3. Service products are harder to store, to transport and to export compared to manufacturing products (intangibility). There is intense interactivity between supplier and client and, in most service processes, both have to be present for the transaction (interactivity). The production and consumption of services occur at the same time and place (coterminality).

4. See, for instance, Barras (Citation1990), Evangelista (Citation2000), Evangelista et al. (Citation1998), Freel (Citation2006), or Licht and Moch (Citation1999).

5. A great deal of the literature on service innovation considers knowledge‐intensive business services (KIBS). Although this paper uses data from ICT and knowledge‐intensive services, it will not focus on the KIBS‐literature and the innovation in KIBS. For a review, see, for instance, Koch and Strotmann (Citation2006) or Leiponen (Citation2005).

6. See, for instance, Arvanitis (Citation2008), Arvanitis and von Arx (Citation2004), Hipp et al. (Citation2000), Koch and Strotmann (Citation2006), Leiponen (Citation2005, Citation2006), Love et al. (Citation2009), Schibany et al. (Citation2007) and Tether (Citation2005).

7. O'Reilly (Citation2005) coined and clarified the term Web 2.0 in his seminal article. According to him, the basic characteristics of applications typical for Web 2.0 are: the web as a platform, harnessing collective intelligence, data‐driven applications, end of the software release circle (‘perpetual beta’), lightweight programming models, software above the level of a single device and rich user experiences.

8. See, for instance, Alby (Citation2007) and Hippner (Citation2006) for a definition of these applications.

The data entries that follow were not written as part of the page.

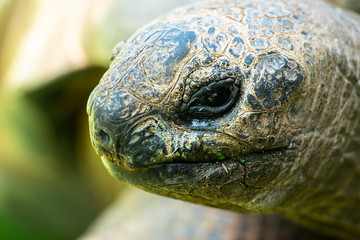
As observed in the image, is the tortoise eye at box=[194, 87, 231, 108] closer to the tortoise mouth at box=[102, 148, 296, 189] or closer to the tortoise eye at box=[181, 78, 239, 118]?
the tortoise eye at box=[181, 78, 239, 118]

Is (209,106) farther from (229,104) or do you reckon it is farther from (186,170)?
(186,170)

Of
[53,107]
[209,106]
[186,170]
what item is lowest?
[53,107]

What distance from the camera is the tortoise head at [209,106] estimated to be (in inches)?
62.3

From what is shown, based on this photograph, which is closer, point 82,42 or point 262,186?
point 262,186

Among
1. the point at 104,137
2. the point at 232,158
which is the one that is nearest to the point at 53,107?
the point at 104,137

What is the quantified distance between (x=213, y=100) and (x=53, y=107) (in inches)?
110

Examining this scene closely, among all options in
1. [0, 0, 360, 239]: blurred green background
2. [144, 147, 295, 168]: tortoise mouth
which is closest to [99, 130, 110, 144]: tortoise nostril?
[144, 147, 295, 168]: tortoise mouth

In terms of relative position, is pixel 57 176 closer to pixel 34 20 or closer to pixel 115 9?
pixel 34 20

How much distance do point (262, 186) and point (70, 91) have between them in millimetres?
2568

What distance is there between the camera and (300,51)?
175 centimetres

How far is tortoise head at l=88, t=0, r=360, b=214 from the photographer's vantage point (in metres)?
1.58

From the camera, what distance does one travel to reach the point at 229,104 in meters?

9. See, for instance, Raabe (Citation2007), Döbler (Citation2008) and the articles in Back et al. (Citation2008) or in Hildebrandt and Hofmann (Citation2006) for details, case studies and examples of the social software adoption in several business areas.

10. For further details on the nine industries, their industrial classification and their distribution within the sample, see the data description and Table in the Appendix.

11. Former waves of the data have previously been used to analyse, for instance, the productivity effects of organisational change (Bertschek and Kaiser, Citation2004), the relationship between managerial ownership and firm performance (Mueller and Spitz‐Oener, Citation2006) and the impact of the age structure of the workforce on technology adoption (Meyer, Citation2009).

12. Love and Roper (Citation1999) use an extended model of innovation activity and identify three main routes by means of which to obtain main ingredients for innovation: R&D, technology transfer (intra‐firm phenomenon) and networking (involves inter‐firm relationships), which in turn are the main inputs in their innovation production function. Acs et al. (Citation2002) implement a Cobb–Douglas function with two inputs as their knowledge production function. These two inputs are industry R&D and university research.

13. For more details on the Probit model, see Wooldridge (Citation2002). All calculations and estimations of this paper were done with STATA 10.0.

14. Summary statistics of the variables can be found in Table in the Appendix.

15. In the third quarter of 2005 and first quarter of 2007, the firms were asked ‘Have you offered a new or significantly improved service during the last twelve months?’ (product innovation) and ‘Have you adopted new or significantly improved technologies (e.g. new data processing systems, Internet) in your company during the last twelve months?’ (process innovation).

16. Only the average marginal effects (sample averages of the changes in the quantities of interest evaluated for each observations) are discussed in the following. A table containing the coefficient estimates is available upon request.

17. The same regression has also been run, including only the dummy variable for former product innovation, including only the dummy variable for former process innovations and including only a variable representing at least one of the two. The results did not change qualitatively and are available upon request.

18. A table containing the coefficient estimates is available upon request.

19. A table of results is available on request.